Knowing which mental shelf something belongs on is more than mere convenience. Groupings and hierarchies work for our good.

Two categories of affections are life-shapers. Affections can be aimed toward good or bad, they can be weak or strong, but they can also be comparative or integrated. The comparative and integrated categories are something I first read about in The Things of Earth by Joe Rigney. In order to please God we must have both and they must be in the right order.

By comparative affections we mean that we love nothing more than God by comparison. We love Him with all our heart (Matthew 22:37). We love Him more than mother or son or daughter (Matthew 10:37). We desire Him more than anything on earth (Psalm 73:25). Nothing compares. Even though He is unseen, the things of earth seem dim in His light (2 Corinthians 4:18).

As necessary and orienting as they are, they are regularly used to guilt others into sacrifices, and guilt is greater if they’re treated like the only category of affections. We could be made to feel bad that we’re hungry at all since, I mean, isn’t man supposed to live by the Word of God (Matthew 4:4)?

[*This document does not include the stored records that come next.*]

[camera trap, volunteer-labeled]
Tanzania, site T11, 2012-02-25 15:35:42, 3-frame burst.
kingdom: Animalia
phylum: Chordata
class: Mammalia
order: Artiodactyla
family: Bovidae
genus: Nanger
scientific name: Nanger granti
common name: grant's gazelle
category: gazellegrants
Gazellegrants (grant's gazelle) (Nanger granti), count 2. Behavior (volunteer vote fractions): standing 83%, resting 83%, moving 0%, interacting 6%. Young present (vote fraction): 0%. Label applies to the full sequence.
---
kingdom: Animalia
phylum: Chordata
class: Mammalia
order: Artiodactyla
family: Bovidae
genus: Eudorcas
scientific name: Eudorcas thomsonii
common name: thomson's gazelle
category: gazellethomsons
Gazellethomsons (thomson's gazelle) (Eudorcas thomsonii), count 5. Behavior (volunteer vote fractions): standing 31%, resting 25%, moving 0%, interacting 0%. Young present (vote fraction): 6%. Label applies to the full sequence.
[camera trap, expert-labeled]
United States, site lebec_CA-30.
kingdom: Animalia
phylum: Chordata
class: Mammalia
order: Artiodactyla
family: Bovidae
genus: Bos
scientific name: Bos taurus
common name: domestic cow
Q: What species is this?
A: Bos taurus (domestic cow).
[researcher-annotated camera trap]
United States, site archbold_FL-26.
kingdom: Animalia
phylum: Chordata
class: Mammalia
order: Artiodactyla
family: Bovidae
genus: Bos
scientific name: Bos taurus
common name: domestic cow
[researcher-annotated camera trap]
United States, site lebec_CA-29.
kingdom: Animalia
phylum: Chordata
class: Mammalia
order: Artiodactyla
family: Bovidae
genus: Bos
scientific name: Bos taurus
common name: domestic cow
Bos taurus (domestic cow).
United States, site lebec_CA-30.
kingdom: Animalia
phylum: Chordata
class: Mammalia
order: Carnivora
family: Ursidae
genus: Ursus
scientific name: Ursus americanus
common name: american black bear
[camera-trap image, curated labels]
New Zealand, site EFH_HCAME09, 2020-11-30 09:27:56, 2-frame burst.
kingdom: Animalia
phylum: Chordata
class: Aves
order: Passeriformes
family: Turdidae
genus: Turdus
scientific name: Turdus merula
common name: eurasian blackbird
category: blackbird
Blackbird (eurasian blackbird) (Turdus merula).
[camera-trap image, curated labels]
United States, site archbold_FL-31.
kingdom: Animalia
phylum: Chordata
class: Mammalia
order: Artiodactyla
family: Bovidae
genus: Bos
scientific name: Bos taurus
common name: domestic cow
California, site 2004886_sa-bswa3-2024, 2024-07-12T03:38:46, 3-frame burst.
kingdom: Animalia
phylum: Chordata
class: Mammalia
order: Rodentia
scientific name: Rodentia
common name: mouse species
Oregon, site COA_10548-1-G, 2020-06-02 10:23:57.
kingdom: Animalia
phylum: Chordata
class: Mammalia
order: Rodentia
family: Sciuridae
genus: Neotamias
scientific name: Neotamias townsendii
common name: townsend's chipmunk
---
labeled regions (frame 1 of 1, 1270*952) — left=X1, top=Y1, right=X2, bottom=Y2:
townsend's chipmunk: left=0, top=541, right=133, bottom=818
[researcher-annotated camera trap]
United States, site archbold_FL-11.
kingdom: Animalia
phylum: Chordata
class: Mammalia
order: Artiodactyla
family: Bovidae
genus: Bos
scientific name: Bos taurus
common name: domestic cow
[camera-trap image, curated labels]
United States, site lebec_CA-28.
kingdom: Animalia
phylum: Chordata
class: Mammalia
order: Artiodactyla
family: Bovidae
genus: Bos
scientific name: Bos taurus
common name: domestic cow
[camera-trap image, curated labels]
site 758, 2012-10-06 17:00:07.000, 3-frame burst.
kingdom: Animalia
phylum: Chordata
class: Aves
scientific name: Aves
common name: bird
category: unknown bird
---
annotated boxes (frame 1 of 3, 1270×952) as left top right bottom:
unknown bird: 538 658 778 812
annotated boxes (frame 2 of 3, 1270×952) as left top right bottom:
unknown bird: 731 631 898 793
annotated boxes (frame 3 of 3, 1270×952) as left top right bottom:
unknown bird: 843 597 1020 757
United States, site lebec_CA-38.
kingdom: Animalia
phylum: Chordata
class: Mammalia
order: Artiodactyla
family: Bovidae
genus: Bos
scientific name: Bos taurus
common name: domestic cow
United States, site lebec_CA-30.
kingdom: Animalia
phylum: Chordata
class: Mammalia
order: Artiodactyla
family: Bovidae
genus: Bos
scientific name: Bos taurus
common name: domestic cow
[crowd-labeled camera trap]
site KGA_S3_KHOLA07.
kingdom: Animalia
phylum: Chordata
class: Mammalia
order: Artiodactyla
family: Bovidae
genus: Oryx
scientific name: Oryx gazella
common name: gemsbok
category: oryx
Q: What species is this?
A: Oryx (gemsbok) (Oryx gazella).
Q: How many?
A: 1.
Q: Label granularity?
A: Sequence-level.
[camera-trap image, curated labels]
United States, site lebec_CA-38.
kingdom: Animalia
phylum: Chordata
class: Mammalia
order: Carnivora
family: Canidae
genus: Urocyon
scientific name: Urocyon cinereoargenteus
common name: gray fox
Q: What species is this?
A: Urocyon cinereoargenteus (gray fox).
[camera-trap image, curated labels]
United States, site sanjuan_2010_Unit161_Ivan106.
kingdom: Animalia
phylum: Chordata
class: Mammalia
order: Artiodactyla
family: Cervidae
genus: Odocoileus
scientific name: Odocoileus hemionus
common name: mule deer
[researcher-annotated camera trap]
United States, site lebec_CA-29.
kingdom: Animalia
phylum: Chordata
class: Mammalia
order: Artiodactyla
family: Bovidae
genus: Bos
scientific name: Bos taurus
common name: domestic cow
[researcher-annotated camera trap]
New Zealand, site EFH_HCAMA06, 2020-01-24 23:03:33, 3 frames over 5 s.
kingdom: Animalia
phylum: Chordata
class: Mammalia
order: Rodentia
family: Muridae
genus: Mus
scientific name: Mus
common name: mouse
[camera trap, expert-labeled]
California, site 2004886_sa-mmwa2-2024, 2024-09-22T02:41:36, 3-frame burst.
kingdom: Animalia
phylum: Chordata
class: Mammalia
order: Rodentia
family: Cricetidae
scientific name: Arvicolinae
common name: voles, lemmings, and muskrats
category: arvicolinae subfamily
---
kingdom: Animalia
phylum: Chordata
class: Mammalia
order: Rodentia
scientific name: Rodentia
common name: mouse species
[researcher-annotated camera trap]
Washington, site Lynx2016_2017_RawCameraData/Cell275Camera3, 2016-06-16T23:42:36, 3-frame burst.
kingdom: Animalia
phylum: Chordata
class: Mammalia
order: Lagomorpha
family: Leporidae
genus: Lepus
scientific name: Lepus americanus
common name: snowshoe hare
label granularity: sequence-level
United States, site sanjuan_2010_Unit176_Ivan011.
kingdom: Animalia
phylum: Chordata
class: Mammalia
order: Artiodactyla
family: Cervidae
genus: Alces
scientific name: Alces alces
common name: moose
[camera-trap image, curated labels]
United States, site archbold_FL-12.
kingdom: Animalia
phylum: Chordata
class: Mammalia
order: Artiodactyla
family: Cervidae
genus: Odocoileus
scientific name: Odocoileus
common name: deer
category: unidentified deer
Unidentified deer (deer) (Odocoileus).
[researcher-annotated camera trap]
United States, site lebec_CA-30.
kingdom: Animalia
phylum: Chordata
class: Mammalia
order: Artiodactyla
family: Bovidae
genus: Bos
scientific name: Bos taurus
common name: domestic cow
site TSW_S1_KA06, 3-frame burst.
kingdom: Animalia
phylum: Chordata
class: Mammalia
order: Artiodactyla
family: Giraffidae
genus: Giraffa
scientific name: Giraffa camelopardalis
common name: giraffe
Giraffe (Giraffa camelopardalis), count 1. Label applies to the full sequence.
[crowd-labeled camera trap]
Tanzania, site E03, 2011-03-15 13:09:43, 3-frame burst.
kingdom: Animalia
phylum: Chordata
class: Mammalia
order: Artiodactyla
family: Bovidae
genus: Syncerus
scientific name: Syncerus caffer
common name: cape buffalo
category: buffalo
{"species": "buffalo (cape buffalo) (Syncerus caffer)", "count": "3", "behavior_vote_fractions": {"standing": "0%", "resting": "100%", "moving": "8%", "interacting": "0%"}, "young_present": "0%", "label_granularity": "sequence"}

Of course bodies and bread, and hunger and baking, are all God’s ideas, ideas which are explained in that Word we live by. He is Lord of the seen things, even if they are temporary, and He requires that we receive them with thanks, that we steward and invest and share with others following His generous example. We are commanded to love our neighbors, our wives, our enemies.

These affections are integrated affections. Because we love God we don’t try to make every day Sunday. Because we love God most we know how to keep money as a servant not an idol. In order to love God, some of our minutes are spent examining if He is the preeminent love, and most of our minutes are spent putting that into practice.